According to trade association Florida Realtors, the median sales price of a single-family home in South Florida was $359,900 in June, up 4.3 percent year-over-year. The median sales price of a townhouse or condo was $205,000, up 10.6 percent.
Apartment rents are rising as well. According to RENTCafé, an apartment-search website, the average rent in Fort Lauderdale in June was $1,861, up 2.5 percent from June 2017. Rents in Boca Raton rose similarly, from $1,879 in June 2017 to $1,939 in June 2018. Obviously, tenants save money over homeowners because they don’t pay property taxes, repairs and maintenance or homeowners insurance on the structure. On the other hand, tenants lose the tax advantages of homeownership as well as the opportunity to build equity.
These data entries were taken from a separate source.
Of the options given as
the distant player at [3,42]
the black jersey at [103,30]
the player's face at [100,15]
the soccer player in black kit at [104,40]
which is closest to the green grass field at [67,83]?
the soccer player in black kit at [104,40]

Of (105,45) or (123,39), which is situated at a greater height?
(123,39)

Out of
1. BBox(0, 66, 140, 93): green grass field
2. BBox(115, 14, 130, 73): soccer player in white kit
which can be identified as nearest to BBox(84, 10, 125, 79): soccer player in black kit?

The latest Beracha, Hardin & Johnson Buy vs. Rent Index, produced quarterly by Florida Atlantic University and Florida International University faculty members, shows that South Florida renters may have a slight competitive edge over home buyers in building wealth — at least at the moment — as long as they invest the money they’d save each month by not paying a mortgage, taxes, insurance, homeowners association fees and maintenance.
“All of these costs are rising faster than the cost of renting a comparable property,” says Eli Beracha, Ph.D., co-creator of the Index and an associate professor at the Hollo School of Real Estate at FIU. “Therefore, renters who take the money they’re saving each month and reinvest it are going to build wealth faster than those who buy a home, on average.”
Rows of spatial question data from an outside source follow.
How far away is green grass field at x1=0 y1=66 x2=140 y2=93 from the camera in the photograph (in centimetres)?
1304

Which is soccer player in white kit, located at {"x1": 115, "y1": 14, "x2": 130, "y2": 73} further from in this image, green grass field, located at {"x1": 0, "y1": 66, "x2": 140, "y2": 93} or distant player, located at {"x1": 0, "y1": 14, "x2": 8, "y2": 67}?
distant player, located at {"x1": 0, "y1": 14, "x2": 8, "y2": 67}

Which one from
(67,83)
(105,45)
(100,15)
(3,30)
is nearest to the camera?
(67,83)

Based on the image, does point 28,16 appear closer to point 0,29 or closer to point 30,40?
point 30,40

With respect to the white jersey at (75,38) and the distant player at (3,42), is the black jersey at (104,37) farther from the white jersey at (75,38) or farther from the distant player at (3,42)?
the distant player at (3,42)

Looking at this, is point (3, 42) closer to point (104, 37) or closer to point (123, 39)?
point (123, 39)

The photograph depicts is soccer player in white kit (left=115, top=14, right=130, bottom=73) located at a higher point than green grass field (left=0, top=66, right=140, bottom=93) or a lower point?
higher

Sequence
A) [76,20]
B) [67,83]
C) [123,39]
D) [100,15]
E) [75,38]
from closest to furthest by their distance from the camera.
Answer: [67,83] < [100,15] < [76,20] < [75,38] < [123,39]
It’s important to note that the decision to rent or buy depends on your location. In cities like Atlanta, Denver, Seattle and Miami (including the Fort Lauderdale and West Palm Beach metro areas) that are nearing the top of their current housing cycle — meaning that they are above their long-term pricing trends — the Index points toward renting. But in markets that are below their long-term pricing trends, such as Boston, Chicago and Philadelphia, buying and building equity is the superior option, according to the Index.
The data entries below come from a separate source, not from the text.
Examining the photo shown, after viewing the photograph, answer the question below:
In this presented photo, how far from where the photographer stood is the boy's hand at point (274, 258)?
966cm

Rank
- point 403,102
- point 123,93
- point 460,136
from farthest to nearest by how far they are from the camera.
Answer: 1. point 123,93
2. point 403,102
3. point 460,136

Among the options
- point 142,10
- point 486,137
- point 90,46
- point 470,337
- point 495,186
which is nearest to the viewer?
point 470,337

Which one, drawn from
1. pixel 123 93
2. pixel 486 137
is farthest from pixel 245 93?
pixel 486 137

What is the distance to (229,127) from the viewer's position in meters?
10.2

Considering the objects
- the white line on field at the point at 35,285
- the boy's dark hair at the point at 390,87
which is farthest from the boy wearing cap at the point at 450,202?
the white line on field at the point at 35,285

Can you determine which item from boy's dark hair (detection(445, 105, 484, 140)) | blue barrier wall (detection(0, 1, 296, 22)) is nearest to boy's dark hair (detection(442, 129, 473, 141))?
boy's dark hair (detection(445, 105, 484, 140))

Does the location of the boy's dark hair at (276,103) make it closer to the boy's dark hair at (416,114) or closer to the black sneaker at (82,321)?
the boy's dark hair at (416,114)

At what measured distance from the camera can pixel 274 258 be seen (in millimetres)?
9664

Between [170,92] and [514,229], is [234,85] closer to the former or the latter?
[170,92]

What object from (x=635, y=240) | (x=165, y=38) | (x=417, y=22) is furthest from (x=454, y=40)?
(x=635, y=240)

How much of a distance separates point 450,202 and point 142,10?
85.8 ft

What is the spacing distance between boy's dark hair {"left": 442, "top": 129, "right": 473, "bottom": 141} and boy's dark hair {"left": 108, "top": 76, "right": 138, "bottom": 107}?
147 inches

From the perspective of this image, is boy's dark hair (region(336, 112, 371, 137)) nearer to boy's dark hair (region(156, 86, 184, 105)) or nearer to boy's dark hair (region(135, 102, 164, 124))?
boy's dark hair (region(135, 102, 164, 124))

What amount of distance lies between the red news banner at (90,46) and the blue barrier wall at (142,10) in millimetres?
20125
“If you rent and reinvest, on average, it’s slightly better in terms of wealth creation to be renting in southeast Florida right now,” says Ken Johnson, Ph.D., a real-estate economist and one of the Index’s creators at FAU’s College of Business.
Johnson says, however, it’s still a good time to buy. “I’m very positive about home ownership because it gets you something more than just an investment — it gets you a place for your kids to grow up in,” he says. “Just know that you’re above the pricing trend a little bit, so bargain aggressively.”
Consult your financial advisor as well for input on the best strategy for your own personal situation.